Difference between Rose, White and Yellow Gold
Over the years, people’s tastes in gold have changed considerably – from yellow to white to rose gold – especially when it comes to jewellery. Be it bracelets, necklaces, rings or watches, rose and white gold is the hot new choice of both millenials and the older generation. On the surface, it may seem like just a colour difference but there are certain facts about these three varieties that we may not be aware of.
So what actually sets them apart?
Rose Gold –
Be it bracelets, necklaces, rings or watches, rose gold has been ruling the roost for quite a while now. Even when it comes to home decor, a lot of people are opting for this beautiful variant.
Rose gold is a mixture of yellow gold, silver and copper metals.
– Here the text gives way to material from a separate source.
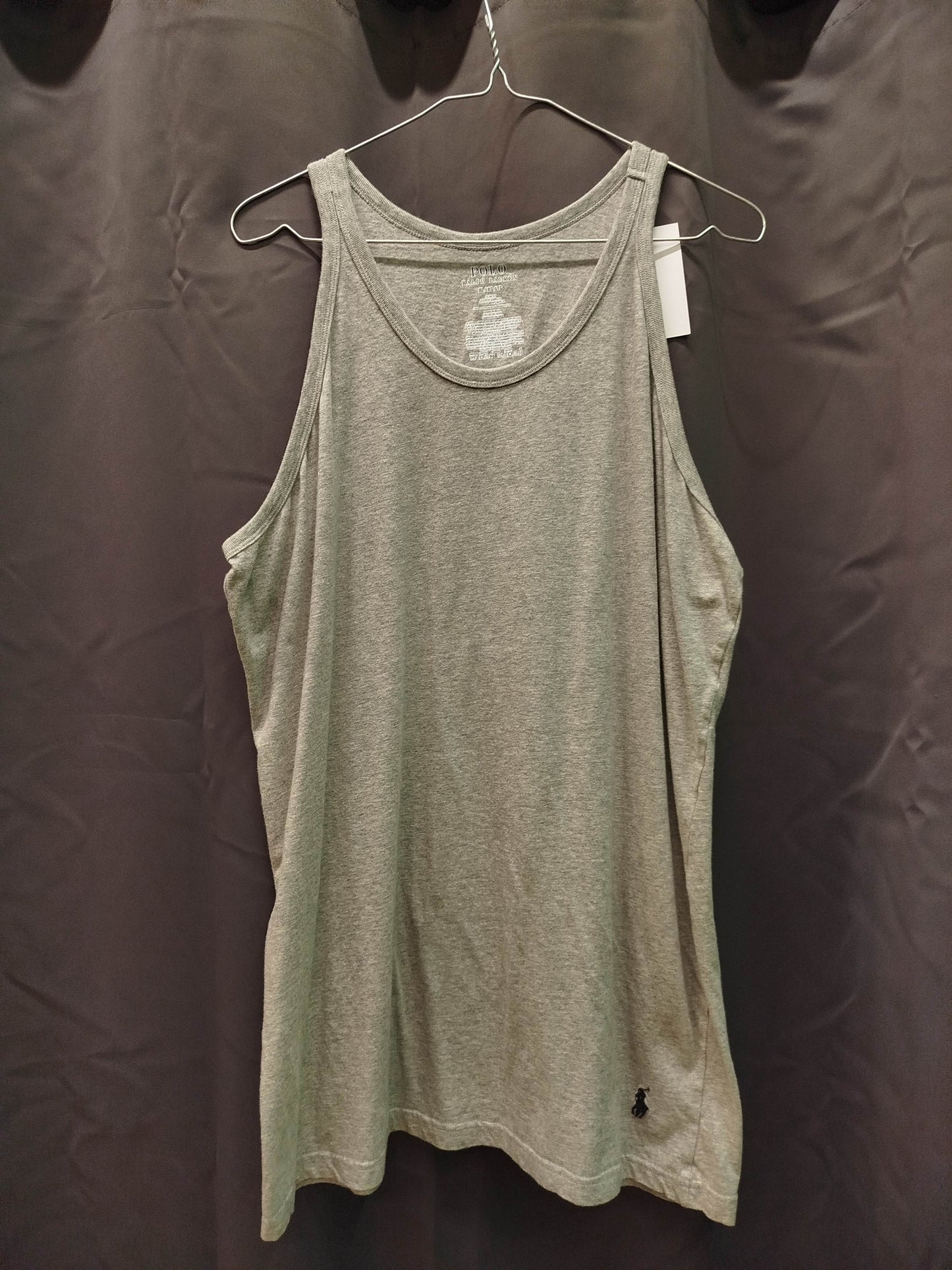 Canotta Ralph Lauren (XL)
The silver and copper combine to create the pink colour that we find so attractive.
The best part about it is that it doesn’t tarnish. It can, however, turn slightly darker or redder after years of wear.
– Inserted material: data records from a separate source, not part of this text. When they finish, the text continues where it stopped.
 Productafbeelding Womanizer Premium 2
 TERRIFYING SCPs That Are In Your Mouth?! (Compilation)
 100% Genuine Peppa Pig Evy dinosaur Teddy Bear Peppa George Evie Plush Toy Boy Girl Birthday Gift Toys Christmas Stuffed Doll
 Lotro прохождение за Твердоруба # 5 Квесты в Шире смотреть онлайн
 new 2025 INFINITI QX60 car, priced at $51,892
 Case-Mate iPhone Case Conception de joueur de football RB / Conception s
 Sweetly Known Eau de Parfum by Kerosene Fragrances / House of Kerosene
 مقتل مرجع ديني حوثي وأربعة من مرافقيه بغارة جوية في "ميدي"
Rose gold can be paired with silver and platinum jewellery. On it’s own too, it gives a timeless classic look for any occasion.
White Gold –
This variant has also been quite a trend for a long time now. White gold can be confused with platinum quite often, but it is actually an alloy of gold.
It is made up of pure gold, mixed with alloy metals which have a silvery-white colour, like silver or palladium. Apart from this, it is also coated in Rhodium which is a precious metal that comes from the same family as platinum. It gives white gold some added strength, durability and a nice lustrous surface sheen.
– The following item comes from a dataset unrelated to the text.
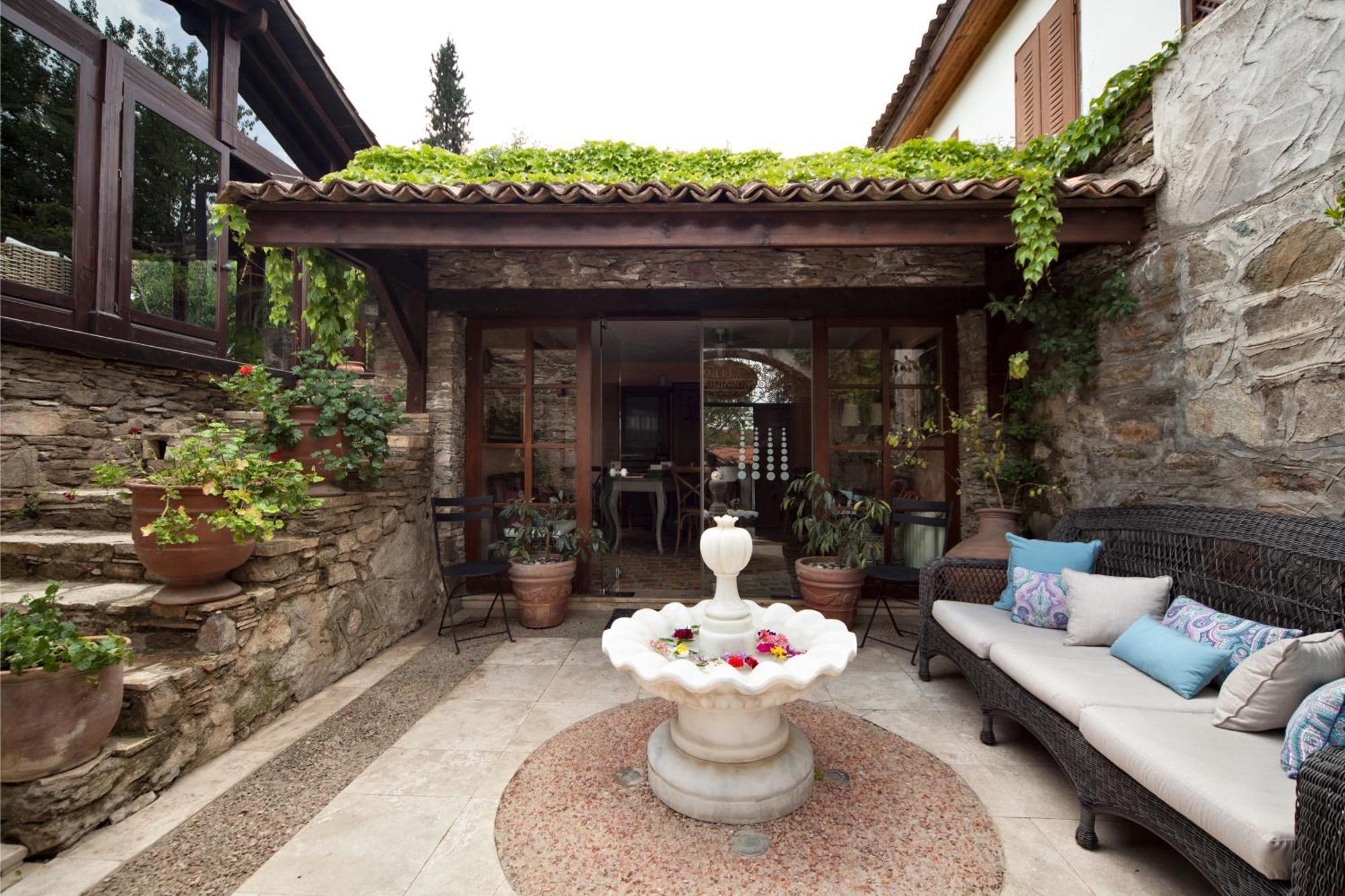 Gullu Konaklari Selçuk Extérieur photo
Over time the rhodium coating begins to fade, hence revealing the yellow gold colour underneath. But this can be easily fixed by getting the affected piece of jewellery re-coated with rhodium every now and then by any jeweller.
White gold is the perfect choice for those who prefer a silver-white look over yellow gold. Because of its neutral shade, it is well suited for all events, right from weddings to parties to a more formal setting.
Yellow Gold –
This timeless metal has been a favourite since time immemorial. Pure gold is a soft metal and has to be mixed with other metals to make it stronger and to be able to mould it into shape.
Usually, the higher the carat of yellow gold, the more easily it will get scratched. But these scratches can be removed through polishing.
Yellow gold jewellery is classic and looks gorgeous when paired with warm colours like orange, yellow, coral and brown.